— Problem requirements —
Count the lines in the material that contain the string "instances", and reply with only that number.

— Data for this exercise —
□ □ □ □
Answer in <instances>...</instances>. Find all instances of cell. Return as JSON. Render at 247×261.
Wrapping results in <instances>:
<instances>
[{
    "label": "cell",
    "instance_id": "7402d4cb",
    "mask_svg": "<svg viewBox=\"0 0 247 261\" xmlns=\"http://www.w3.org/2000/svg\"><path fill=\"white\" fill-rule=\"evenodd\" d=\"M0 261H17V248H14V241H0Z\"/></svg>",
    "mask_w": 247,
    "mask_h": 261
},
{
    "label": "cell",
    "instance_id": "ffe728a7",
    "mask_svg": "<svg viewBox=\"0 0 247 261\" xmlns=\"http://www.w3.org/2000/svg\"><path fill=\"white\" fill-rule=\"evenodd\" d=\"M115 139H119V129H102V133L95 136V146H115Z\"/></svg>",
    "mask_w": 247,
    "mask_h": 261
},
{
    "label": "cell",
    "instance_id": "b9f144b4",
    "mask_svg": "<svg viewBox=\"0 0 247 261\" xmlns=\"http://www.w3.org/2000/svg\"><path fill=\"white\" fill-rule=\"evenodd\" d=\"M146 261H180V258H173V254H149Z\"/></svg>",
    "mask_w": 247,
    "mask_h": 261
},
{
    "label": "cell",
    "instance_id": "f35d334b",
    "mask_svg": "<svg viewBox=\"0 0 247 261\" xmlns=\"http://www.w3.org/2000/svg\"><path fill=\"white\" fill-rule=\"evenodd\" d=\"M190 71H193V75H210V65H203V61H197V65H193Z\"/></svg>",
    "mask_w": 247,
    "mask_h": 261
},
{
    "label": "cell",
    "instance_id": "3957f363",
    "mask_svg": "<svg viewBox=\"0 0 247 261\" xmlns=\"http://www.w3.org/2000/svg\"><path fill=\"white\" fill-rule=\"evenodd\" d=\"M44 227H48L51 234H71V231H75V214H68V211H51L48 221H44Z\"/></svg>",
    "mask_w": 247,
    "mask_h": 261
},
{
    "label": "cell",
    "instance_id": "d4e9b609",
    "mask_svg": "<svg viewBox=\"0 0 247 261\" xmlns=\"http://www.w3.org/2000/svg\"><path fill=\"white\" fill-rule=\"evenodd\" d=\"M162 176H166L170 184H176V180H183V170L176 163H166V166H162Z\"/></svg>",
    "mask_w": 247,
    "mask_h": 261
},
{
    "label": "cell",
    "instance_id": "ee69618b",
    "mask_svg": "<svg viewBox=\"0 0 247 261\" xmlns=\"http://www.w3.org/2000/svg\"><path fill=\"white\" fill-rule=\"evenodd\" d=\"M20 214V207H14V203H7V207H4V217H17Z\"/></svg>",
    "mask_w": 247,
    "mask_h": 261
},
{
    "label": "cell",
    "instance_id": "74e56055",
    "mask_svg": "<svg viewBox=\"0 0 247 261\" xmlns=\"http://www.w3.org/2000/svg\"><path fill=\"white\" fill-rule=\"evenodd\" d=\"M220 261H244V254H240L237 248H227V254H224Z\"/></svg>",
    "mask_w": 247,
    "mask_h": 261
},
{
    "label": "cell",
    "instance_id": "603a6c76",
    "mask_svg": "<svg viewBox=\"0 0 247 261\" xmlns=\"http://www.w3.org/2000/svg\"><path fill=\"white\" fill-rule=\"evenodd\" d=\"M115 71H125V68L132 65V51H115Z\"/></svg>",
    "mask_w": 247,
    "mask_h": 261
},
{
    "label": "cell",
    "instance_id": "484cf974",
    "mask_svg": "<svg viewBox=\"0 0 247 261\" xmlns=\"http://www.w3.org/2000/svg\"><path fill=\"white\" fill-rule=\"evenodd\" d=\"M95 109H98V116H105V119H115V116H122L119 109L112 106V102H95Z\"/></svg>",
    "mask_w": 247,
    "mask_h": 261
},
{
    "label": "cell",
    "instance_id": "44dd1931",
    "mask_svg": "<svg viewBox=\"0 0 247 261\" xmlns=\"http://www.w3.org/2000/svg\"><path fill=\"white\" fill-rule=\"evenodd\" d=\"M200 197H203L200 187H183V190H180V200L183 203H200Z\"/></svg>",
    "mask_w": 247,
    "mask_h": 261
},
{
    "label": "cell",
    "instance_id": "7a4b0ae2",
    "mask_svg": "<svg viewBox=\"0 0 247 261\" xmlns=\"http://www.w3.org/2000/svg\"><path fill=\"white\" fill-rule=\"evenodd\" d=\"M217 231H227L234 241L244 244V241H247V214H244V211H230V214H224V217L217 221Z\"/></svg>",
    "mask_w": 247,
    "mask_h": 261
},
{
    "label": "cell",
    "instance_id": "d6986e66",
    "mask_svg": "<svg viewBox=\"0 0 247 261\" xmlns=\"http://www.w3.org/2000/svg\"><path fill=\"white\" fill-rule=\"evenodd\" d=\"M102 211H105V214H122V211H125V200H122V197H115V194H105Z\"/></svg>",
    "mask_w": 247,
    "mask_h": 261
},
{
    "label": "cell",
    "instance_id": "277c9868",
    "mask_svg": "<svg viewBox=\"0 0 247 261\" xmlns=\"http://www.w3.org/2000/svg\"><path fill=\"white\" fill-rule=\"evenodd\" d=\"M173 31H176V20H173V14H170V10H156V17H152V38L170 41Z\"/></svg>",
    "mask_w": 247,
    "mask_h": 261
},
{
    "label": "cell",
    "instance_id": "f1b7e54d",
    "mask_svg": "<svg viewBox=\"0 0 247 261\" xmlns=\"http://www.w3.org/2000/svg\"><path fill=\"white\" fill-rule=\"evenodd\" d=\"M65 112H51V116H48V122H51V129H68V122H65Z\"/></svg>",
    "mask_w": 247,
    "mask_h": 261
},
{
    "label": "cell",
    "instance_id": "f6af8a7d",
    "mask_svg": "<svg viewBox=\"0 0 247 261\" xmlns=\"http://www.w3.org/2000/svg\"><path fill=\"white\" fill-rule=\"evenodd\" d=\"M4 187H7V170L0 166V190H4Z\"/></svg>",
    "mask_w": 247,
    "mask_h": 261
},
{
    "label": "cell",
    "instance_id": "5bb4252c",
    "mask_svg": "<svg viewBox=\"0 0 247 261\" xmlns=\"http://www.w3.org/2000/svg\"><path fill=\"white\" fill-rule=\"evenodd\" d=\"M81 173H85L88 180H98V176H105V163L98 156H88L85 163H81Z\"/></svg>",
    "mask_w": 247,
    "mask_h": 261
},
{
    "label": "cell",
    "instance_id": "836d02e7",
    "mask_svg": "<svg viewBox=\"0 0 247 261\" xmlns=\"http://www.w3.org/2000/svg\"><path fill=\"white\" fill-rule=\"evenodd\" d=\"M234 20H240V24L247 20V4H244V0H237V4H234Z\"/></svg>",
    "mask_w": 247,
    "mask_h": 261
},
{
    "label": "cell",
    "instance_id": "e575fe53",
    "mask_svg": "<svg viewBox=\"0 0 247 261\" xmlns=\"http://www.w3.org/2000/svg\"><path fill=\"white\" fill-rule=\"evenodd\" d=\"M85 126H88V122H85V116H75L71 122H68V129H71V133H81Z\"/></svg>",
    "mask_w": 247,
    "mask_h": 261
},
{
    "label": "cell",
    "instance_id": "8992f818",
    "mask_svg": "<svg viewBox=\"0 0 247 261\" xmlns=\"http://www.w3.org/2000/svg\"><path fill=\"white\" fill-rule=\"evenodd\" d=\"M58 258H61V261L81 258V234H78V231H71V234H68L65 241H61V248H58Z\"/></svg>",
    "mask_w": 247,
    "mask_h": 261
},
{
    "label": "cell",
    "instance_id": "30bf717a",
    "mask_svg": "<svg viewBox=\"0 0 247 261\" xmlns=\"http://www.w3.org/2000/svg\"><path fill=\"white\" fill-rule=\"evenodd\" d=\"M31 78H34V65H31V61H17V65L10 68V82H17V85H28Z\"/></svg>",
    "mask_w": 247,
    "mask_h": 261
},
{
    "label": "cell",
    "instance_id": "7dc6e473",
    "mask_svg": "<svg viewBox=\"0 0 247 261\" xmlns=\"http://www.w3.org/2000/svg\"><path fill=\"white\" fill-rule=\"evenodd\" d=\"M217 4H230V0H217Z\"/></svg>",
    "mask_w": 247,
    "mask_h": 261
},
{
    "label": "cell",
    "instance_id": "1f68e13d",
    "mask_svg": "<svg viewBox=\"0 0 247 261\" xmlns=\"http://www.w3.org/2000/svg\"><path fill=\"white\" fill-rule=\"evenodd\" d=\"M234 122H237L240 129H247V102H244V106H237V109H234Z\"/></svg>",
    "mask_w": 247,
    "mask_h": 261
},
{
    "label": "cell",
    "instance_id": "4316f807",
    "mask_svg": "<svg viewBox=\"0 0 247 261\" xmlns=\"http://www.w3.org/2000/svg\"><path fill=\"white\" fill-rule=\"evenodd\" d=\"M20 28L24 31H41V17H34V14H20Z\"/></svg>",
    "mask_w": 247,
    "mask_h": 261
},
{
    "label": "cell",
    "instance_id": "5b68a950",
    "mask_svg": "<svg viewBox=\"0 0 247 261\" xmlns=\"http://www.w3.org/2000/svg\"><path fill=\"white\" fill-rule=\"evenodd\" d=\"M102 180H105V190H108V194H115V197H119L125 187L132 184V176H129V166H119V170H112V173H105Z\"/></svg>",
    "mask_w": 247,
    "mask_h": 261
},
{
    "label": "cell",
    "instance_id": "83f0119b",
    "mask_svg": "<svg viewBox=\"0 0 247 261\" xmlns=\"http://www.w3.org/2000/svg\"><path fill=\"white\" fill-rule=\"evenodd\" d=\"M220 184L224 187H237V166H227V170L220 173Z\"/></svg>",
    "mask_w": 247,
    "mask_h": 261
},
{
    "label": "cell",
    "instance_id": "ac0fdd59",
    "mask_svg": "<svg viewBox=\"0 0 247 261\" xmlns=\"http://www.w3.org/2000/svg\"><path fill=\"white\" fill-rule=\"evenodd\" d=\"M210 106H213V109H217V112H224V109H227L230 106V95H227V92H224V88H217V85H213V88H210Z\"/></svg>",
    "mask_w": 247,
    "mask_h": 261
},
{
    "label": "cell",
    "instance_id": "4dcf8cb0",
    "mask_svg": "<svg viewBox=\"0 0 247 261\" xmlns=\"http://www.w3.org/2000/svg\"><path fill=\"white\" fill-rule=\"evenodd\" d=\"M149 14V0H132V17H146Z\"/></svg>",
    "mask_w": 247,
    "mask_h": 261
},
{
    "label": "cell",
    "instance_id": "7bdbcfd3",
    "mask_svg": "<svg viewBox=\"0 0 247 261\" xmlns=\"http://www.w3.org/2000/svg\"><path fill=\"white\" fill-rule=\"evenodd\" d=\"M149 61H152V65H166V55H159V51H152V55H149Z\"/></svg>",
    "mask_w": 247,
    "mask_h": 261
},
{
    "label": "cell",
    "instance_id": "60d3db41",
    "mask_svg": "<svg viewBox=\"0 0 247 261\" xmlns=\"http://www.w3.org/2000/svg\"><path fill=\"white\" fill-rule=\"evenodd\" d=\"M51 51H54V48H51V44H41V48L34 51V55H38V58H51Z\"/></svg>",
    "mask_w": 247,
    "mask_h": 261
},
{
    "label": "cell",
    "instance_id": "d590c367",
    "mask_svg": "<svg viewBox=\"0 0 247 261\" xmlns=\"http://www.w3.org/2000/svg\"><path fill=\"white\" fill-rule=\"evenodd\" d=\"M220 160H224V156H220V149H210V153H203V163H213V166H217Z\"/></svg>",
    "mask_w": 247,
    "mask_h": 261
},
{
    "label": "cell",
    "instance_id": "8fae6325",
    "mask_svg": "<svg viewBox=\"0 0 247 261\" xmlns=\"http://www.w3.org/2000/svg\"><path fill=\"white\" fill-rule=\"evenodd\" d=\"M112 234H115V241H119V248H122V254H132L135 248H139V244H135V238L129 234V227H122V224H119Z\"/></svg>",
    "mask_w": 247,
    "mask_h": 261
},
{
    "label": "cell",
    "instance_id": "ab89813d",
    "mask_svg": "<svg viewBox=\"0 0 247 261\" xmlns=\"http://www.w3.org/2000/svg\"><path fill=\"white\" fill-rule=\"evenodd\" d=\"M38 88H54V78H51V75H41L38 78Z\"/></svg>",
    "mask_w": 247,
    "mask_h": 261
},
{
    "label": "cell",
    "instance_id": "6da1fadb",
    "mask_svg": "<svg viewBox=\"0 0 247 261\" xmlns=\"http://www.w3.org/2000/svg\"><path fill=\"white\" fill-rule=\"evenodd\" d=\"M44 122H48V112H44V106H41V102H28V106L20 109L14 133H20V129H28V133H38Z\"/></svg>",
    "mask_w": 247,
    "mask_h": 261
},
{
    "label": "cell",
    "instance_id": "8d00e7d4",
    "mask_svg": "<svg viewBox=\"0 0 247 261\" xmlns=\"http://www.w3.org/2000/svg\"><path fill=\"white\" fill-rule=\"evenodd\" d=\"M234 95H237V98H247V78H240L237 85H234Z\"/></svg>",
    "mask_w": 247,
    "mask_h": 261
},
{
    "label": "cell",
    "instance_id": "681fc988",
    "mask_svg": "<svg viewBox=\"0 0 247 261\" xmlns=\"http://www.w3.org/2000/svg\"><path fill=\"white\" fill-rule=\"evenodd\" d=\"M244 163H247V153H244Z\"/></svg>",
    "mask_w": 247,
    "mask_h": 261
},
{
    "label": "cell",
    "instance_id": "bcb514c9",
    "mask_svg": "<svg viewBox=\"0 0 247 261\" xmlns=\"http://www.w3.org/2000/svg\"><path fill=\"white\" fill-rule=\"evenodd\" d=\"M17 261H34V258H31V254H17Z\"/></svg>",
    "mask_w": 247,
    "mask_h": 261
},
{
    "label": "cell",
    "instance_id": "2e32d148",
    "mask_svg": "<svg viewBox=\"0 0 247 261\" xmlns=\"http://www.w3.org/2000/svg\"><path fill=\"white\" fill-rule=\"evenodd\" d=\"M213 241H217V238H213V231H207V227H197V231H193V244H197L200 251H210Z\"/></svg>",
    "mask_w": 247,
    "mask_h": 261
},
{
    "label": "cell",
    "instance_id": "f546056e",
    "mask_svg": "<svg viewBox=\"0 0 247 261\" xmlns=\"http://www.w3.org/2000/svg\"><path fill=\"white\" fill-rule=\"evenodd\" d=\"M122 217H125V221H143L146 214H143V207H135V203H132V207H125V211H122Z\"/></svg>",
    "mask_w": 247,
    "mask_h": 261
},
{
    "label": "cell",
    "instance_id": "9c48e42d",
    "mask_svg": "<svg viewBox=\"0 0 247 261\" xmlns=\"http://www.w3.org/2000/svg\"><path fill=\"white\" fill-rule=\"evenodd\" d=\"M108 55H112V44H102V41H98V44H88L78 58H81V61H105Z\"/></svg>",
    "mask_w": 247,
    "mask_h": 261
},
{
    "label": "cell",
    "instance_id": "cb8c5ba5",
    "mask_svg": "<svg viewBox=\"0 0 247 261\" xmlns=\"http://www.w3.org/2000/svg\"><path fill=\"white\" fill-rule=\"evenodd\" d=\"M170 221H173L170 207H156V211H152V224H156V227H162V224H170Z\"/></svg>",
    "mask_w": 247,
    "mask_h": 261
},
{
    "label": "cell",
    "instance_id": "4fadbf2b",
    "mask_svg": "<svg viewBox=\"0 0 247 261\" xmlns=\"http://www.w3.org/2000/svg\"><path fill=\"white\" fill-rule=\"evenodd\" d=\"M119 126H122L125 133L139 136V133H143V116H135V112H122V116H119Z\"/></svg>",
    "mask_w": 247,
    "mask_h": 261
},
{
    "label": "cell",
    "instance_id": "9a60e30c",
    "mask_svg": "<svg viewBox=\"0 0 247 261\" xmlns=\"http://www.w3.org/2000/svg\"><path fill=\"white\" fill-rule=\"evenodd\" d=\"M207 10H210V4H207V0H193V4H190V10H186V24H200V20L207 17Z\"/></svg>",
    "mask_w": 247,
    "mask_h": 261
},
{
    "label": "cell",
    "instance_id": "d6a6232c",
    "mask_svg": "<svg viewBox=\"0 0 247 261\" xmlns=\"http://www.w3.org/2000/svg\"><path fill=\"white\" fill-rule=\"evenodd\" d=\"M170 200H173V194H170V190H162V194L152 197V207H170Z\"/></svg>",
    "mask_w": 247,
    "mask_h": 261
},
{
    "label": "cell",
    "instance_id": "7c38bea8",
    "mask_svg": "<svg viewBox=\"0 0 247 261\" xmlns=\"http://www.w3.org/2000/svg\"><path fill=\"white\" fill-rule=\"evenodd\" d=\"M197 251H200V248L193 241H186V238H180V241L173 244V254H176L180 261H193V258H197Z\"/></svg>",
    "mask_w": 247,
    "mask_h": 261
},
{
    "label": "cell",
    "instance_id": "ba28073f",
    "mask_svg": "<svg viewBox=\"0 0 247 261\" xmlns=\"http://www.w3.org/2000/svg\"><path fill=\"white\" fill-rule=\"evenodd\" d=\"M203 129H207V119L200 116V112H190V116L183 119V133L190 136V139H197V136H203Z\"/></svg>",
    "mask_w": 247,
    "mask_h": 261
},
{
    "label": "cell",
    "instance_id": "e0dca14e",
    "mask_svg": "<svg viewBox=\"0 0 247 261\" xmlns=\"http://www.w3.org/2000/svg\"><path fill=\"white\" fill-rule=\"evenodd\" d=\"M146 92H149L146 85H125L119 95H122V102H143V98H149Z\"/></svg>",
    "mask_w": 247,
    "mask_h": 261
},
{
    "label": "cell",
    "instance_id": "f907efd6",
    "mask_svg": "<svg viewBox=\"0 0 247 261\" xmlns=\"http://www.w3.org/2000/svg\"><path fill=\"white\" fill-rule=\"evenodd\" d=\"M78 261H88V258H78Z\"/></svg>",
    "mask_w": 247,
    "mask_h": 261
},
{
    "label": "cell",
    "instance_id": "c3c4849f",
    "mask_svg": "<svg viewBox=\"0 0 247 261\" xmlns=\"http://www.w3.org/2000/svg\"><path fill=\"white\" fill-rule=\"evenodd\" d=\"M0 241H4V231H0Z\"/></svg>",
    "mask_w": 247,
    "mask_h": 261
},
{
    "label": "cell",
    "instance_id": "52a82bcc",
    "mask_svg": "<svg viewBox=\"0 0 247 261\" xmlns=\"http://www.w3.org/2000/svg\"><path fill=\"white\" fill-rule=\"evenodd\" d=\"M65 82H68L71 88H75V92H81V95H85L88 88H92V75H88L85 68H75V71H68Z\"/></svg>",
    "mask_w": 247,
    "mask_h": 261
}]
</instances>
□ □ □ □
— Answer to this exercise —
4